Publishing is a dynamic field, and though a generally accepted (and understood) terminology exists, there’s no Great Publishing Dictionary in the Sky where definitions are chiseled in stone. Thus, I can say (as I often do) that the term “traditional publisher” has no accepted industry meaning–that it is, in fact, an intentionally spurious label invented by one of the more notorious author mills–but I can’t point to any definitive proof, or cite any recognized authority to support my statement.
Ditto for my currrent pet peeve, “legitimate agent.”
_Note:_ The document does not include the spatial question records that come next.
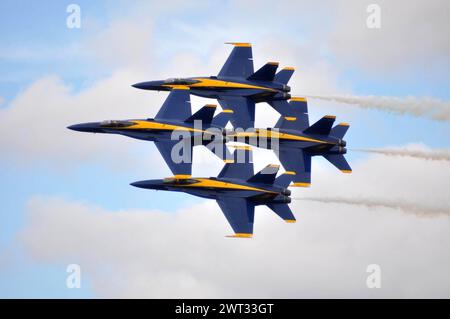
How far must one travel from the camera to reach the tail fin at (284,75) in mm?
101188

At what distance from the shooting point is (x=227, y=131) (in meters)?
96.7

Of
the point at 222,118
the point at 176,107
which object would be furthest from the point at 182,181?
the point at 222,118

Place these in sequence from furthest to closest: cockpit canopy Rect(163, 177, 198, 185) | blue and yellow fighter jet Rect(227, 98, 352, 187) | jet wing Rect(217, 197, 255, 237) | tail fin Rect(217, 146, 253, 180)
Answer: blue and yellow fighter jet Rect(227, 98, 352, 187), tail fin Rect(217, 146, 253, 180), cockpit canopy Rect(163, 177, 198, 185), jet wing Rect(217, 197, 255, 237)

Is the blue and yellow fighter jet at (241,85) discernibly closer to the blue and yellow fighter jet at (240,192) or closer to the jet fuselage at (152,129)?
the jet fuselage at (152,129)

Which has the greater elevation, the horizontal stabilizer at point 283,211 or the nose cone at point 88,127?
the nose cone at point 88,127

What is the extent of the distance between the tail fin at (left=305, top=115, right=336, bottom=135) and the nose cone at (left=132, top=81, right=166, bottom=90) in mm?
11582

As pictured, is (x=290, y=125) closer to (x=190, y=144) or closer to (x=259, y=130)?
(x=259, y=130)

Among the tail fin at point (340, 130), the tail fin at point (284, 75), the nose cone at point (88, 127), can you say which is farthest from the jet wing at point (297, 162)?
the nose cone at point (88, 127)

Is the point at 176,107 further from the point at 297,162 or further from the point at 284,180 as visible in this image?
the point at 297,162

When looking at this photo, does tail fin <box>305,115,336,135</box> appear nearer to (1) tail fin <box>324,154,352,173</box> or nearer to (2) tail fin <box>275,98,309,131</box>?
(2) tail fin <box>275,98,309,131</box>

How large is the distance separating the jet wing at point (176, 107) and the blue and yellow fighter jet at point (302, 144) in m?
3.91

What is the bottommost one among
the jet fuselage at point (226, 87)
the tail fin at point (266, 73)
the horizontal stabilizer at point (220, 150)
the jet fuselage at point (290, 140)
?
the horizontal stabilizer at point (220, 150)

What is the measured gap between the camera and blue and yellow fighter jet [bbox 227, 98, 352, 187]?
321ft

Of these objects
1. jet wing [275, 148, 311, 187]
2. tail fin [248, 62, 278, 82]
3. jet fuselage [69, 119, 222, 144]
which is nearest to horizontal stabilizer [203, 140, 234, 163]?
jet fuselage [69, 119, 222, 144]
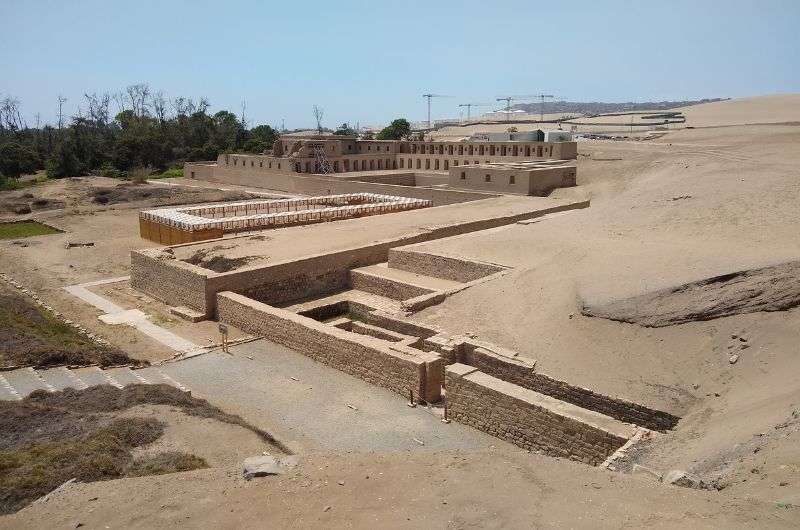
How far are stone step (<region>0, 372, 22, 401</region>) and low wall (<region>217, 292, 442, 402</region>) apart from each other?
4.38 meters

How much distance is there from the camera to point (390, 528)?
14.2 feet

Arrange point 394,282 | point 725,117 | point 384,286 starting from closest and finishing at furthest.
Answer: point 394,282
point 384,286
point 725,117

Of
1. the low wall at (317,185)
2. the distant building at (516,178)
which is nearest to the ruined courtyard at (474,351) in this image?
the distant building at (516,178)

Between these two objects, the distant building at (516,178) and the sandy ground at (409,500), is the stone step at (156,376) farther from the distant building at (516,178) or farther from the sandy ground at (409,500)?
the distant building at (516,178)

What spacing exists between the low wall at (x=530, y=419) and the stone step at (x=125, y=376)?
485 centimetres

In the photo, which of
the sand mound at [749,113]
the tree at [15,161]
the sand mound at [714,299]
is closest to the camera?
the sand mound at [714,299]

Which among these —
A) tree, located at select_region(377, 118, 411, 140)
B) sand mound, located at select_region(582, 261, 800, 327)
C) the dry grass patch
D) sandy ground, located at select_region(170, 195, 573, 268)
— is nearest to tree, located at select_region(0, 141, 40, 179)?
tree, located at select_region(377, 118, 411, 140)

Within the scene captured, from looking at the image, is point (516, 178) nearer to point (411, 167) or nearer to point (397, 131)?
point (411, 167)

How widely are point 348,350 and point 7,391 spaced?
4831mm

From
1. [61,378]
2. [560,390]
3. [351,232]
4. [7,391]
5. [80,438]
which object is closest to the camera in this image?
[80,438]

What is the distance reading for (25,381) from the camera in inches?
354

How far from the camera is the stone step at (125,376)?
9.55m

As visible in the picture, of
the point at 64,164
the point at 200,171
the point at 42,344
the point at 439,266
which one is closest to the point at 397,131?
the point at 200,171

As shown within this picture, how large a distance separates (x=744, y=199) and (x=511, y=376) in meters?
9.03
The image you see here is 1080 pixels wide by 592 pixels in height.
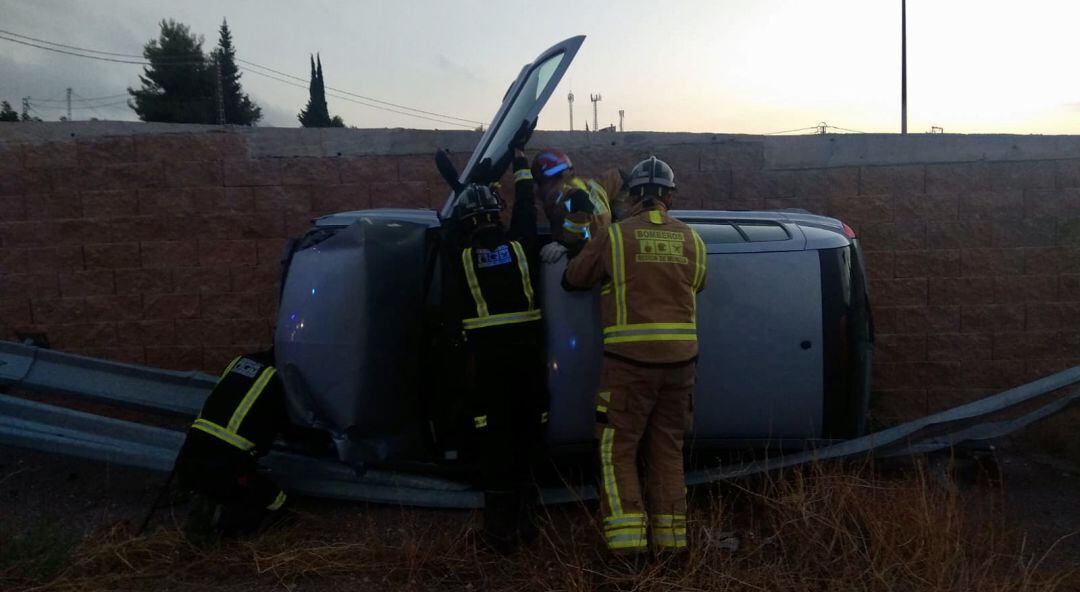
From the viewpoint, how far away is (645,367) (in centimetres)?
347

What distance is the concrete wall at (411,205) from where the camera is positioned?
18.9 feet

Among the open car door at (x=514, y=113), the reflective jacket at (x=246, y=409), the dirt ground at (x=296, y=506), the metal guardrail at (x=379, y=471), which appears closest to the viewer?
the reflective jacket at (x=246, y=409)

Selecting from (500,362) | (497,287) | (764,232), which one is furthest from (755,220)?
(500,362)

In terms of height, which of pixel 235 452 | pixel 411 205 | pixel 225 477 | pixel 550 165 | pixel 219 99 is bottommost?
pixel 225 477

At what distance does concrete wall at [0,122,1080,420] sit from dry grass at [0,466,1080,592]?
7.27 ft

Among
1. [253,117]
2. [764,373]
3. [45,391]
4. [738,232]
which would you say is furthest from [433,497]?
[253,117]

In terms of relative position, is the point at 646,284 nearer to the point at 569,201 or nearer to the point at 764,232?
the point at 569,201

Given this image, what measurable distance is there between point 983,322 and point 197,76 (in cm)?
3957

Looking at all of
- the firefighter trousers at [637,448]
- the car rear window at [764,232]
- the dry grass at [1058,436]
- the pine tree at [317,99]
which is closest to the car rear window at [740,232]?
the car rear window at [764,232]

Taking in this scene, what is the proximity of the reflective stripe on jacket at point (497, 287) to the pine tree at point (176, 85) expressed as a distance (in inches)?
1472

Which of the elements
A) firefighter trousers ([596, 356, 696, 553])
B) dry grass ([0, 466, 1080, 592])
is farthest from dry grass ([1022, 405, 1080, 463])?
firefighter trousers ([596, 356, 696, 553])

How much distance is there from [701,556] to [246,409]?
2.34 metres

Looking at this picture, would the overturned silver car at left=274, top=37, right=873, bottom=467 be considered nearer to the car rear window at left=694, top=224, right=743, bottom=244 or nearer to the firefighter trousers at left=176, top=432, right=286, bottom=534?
the car rear window at left=694, top=224, right=743, bottom=244

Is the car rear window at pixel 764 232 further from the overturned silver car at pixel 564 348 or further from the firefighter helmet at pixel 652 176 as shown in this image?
the firefighter helmet at pixel 652 176
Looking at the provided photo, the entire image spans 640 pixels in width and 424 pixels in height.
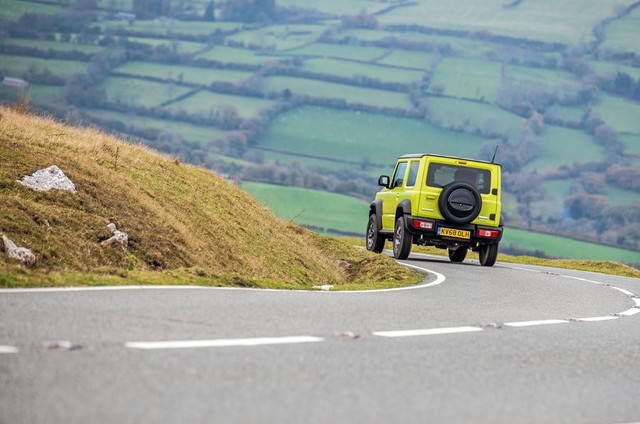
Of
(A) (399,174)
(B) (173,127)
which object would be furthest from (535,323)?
(B) (173,127)

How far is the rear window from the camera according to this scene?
28.4m

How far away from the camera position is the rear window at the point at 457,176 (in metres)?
28.4

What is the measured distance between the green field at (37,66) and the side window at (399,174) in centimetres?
15591

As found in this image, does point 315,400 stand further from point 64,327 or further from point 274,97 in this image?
point 274,97

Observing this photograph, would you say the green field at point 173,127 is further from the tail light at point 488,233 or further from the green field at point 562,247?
the tail light at point 488,233

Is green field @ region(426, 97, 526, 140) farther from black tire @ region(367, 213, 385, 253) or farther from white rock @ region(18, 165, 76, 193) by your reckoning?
white rock @ region(18, 165, 76, 193)

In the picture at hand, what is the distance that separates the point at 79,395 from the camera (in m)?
6.59

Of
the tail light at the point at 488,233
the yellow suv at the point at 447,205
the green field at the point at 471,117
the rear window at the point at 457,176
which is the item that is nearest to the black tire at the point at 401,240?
the yellow suv at the point at 447,205

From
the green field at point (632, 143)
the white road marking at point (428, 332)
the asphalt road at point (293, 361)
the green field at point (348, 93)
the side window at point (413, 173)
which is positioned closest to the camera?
the asphalt road at point (293, 361)

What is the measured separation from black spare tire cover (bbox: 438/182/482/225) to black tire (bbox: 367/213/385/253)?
3743 millimetres

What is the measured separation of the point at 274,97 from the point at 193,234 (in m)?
174

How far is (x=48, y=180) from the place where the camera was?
729 inches

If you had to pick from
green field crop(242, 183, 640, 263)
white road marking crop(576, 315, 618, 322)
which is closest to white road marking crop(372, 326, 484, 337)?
white road marking crop(576, 315, 618, 322)

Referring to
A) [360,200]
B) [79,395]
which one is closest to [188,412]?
[79,395]
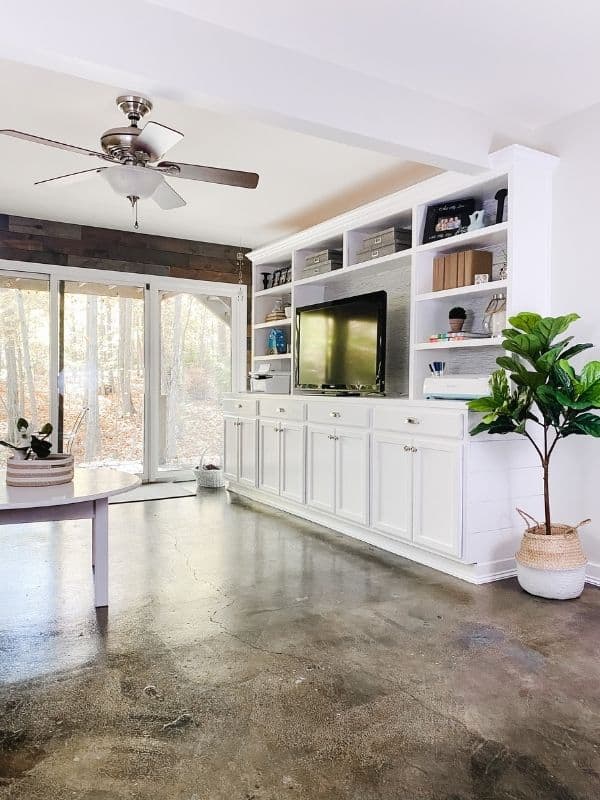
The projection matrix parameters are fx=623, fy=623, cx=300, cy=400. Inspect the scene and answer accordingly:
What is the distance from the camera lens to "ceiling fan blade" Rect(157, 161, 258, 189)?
2924mm

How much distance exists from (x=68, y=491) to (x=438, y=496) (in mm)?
1913

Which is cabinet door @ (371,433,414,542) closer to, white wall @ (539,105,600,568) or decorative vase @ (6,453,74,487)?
white wall @ (539,105,600,568)

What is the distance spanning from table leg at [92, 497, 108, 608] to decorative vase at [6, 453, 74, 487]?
10.0 inches

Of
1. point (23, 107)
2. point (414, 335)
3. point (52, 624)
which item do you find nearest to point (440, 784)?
point (52, 624)

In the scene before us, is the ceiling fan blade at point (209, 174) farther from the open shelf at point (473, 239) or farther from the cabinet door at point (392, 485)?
the cabinet door at point (392, 485)

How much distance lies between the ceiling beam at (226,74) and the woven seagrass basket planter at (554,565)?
78.7 inches

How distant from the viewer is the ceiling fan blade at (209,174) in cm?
292

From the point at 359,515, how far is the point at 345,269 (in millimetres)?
1835

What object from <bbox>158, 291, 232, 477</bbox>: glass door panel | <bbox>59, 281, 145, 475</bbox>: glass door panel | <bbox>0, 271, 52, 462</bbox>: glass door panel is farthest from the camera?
<bbox>158, 291, 232, 477</bbox>: glass door panel

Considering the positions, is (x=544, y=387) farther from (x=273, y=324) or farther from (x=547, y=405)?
(x=273, y=324)

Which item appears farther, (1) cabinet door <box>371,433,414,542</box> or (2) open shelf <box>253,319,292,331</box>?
(2) open shelf <box>253,319,292,331</box>

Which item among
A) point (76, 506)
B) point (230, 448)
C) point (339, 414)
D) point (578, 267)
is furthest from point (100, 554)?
point (230, 448)

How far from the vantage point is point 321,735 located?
1855 mm

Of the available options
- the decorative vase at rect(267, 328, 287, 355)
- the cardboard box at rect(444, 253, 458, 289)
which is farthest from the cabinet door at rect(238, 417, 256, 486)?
the cardboard box at rect(444, 253, 458, 289)
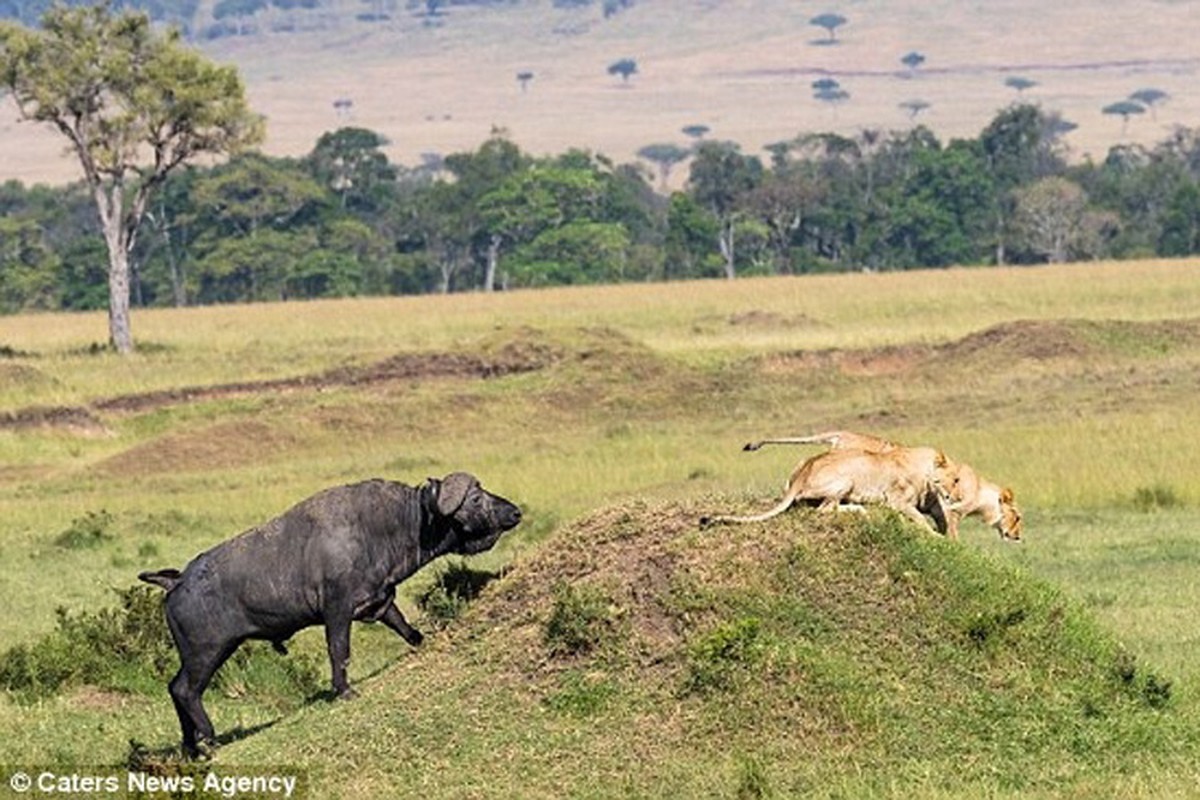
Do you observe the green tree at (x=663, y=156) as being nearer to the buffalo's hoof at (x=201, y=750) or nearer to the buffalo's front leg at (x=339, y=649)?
Answer: the buffalo's front leg at (x=339, y=649)

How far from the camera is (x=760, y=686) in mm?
11289

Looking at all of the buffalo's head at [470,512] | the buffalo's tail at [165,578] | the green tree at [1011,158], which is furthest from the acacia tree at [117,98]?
the green tree at [1011,158]

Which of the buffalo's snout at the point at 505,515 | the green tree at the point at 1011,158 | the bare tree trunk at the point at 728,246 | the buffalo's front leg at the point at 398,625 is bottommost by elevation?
the bare tree trunk at the point at 728,246

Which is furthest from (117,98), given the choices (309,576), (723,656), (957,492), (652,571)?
(723,656)

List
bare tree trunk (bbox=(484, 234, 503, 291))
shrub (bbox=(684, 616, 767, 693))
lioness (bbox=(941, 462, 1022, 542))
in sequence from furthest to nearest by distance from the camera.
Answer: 1. bare tree trunk (bbox=(484, 234, 503, 291))
2. lioness (bbox=(941, 462, 1022, 542))
3. shrub (bbox=(684, 616, 767, 693))

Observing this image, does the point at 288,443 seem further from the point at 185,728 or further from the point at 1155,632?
the point at 185,728

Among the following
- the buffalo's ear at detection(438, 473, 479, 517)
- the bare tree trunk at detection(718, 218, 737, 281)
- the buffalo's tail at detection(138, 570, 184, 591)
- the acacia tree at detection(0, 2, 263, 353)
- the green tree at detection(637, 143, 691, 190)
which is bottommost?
the green tree at detection(637, 143, 691, 190)

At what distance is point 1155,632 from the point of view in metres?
16.0

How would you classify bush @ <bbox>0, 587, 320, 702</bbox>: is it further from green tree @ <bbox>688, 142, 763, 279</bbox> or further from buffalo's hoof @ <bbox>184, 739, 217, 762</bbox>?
green tree @ <bbox>688, 142, 763, 279</bbox>

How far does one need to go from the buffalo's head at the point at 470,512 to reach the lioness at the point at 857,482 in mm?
1043

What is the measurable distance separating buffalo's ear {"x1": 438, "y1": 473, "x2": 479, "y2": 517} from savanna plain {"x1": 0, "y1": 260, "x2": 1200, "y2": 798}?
1.74 ft

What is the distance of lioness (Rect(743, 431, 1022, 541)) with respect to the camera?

Unlike “traditional publisher,” “legitimate agent” wasn’t always a meaningless term. Way back in the dark ages, when Writer Beware was first getting off the ground (okay, 1998), it was generally understood to denote an agent with standing in the industry–i.e., an agent who was reputable, experienced, and successful. Over the past few years, however, I’m seeing the term used more and more often to describe an agent who is merely well-intentioned, responsive, and non-fee-charging. Have you heard of Brand New Agent? someone will ask on a writers’ message board. Yes, she doesn’t charge a fee and she responded to my query in less than a week, someone else will reply. Oh good, the original questioner will say, without asking whether Brand New Agent has any relevant professional experience or whether she has ever sold a book. Looks like she’s legit.
Why is this a problem? Because while it’s great for an agent to be well-intentioned, responsive, and non-fee-charging, that doesn’t necessarily mean the agent is reputable, experienced, and successful. Good intentions don’t sell books, after all; promptness doesn’t necessarily imply expertise, and not charging a fee, while commendable, says nothing about an agent’s skill. (Here are some more thoughts on why skill is important.) Since you can no longer be sure, when someone says “legit,” which set of descriptors they intend to invoke, “legitimate agent” has become as useless a term as “traditional publisher.”
What I prefer:
– Reputable agent. An agent with a good standing in the publishing industry, i.e., a track record of commercial sales.
– Experienced agent. An agent with publishing industry experience, i.e., someone with the professional background to know what s/he is doing, as demonstrated by a track record of commercial sales.
– Successful agent. An agent who has sold, and is actively selling, books, i.e….someone with a track record of commercial sales.
Again, of course, there’s no Great Publishing Dictionary in the Sky. So I can’t claim any authority for my preferred terms, other than the fact that I think they are more useful. Nor can I assume that others will understand them in the same way I do–which is why I always try to pair a word like “reputable” with concrete information about the agent’s clients and sales.
The point is that language is imprecise. Professional experience and achievement are far less ambiguous. Don’t rely on terminology; always check the facts. And remember the Writer Beware mantra: Track record (or, if the agent is new, relevant professional background) is the bottom line.